▸ Brief
Copy out the full comment thread about colormaps and color lightness below, word for word.

+++ Source document

By @qwertox - about 17 hours
If this submission has put you into a mindset of wanting to know more about colormaps, here's a good video about how Matplotlib ended up having `vividris` as its default colormap:

A Better Default Colormap for Matplotlib | SciPy 2015 | Nathaniel Smith and Stéfan van der Walt https://www.youtube.com/watch?v=xAoljeRJ3lU

By @seanwilson - about 15 hours
> This process means that there is some error. For example, ideally, a color with L=50 looks twice as bright as a color with L=25. Except, with very strongly saturated colors like red, this isn’t actually the case in any of these color spaces.

A benefit of doing it this way is you account for color blindness and accessibility e.g. all colors at L=50 will have the same WCAG contrast ratio against all colors at L=25. This helps when finding colors with the contrast you want.

Related, I'm working on a color palette editor based around creating accessible palettes where I use the HSLuv color space which has the above property:

https://www.inclusivecolors.com/

You can try things like maxing out the saturation of each swatch to see how some some hues get more bold looking at the same lightness (the Helmholtz-Kohlrausch effect mentioned in the article I think). You can also explore examples of open source palettes (Tailwind, IBM Carbon, USWDS), where it's interesting to compare how they vary their saturation and lightness curves per swatch e.g. red-700 and green-700 in Tailwind v3 have different lightnesses but are the same in IBM Carbon (the "Contrast > View colors by luminance only" option is interesting to see this).

By @mark-r - about 13 hours
There's another problem nobody ever talks about. The way our RGB monitors work, some colors will be more intense than others at the same brightness. A red or blue patch will only emit half as many photons as a magenta patch, because magenta includes both red and blue. The non-linear response of the eye helps here, but not completely.
By @leoc - about 11 hours
This is something photographers and filmmakers had to (and sometimes still have to) deal with when shooting on black-and-white film, surely? (Though maybe B&W film sometimes has noticeably different responses to light at different visible frequencies, which might happen to counter this, or to heighten it?) There’s a long history of using colour lens filters with B&W film.

++++++
+++ Supplied information

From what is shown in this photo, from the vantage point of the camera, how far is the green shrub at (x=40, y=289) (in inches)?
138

++++++
+++ Supplied information

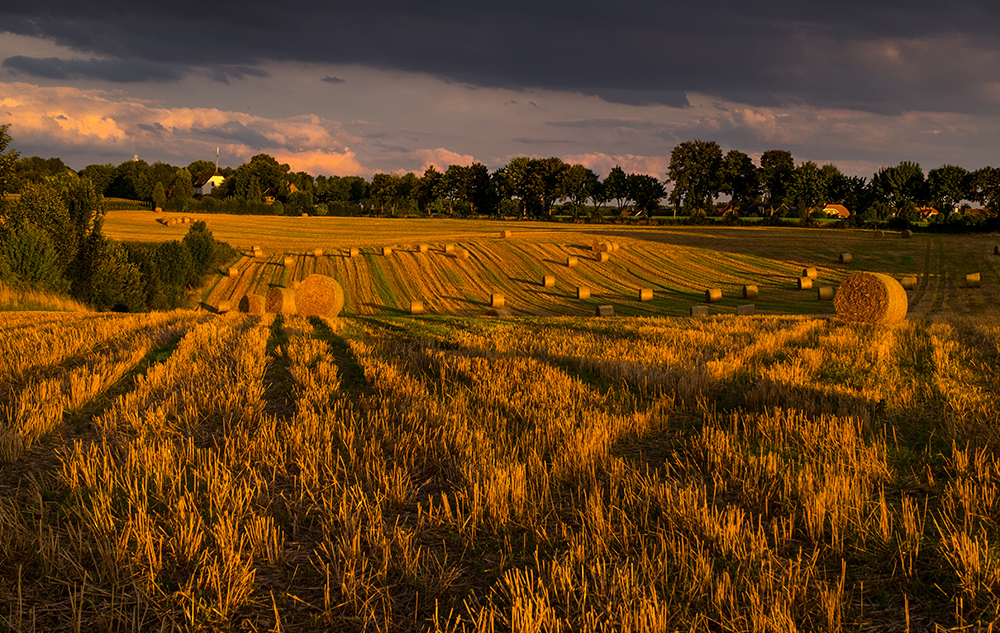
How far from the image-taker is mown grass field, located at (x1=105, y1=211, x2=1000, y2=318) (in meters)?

++++++

▸ Correct result
By @qwertox - about 17 hours
If this submission has put you into a mindset of wanting to know more about colormaps, here's a good video about how Matplotlib ended up having `vividris` as its default colormap:

A Better Default Colormap for Matplotlib | SciPy 2015 | Nathaniel Smith and Stéfan van der Walt https://www.youtube.com/watch?v=xAoljeRJ3lU

By @seanwilson - about 15 hours
> This process means that there is some error. For example, ideally, a color with L=50 looks twice as bright as a color with L=25. Except, with very strongly saturated colors like red, this isn’t actually the case in any of these color spaces.

A benefit of doing it this way is you account for color blindness and accessibility e.g. all colors at L=50 will have the same WCAG contrast ratio against all colors at L=25. This helps when finding colors with the contrast you want.

Related, I'm working on a color palette editor based around creating accessible palettes where I use the HSLuv color space which has the above property:

https://www.inclusivecolors.com/

You can try things like maxing out the saturation of each swatch to see how some some hues get more bold looking at the same lightness (the Helmholtz-Kohlrausch effect mentioned in the article I think). You can also explore examples of open source palettes (Tailwind, IBM Carbon, USWDS), where it's interesting to compare how they vary their saturation and lightness curves per swatch e.g. red-700 and green-700 in Tailwind v3 have different lightnesses but are the same in IBM Carbon (the "Contrast > View colors by luminance only" option is interesting to see this).

By @mark-r - about 13 hours
There's another problem nobody ever talks about. The way our RGB monitors work, some colors will be more intense than others at the same brightness. A red or blue patch will only emit half as many photons as a magenta patch, because magenta includes both red and blue. The non-linear response of the eye helps here, but not completely.
By @leoc - about 11 hours
This is something photographers and filmmakers had to (and sometimes still have to) deal with when shooting on black-and-white film, surely? (Though maybe B&W film sometimes has noticeably different responses to light at different visible frequencies, which might happen to counter this, or to heighten it?) There’s a long history of using colour lens filters with B&W film.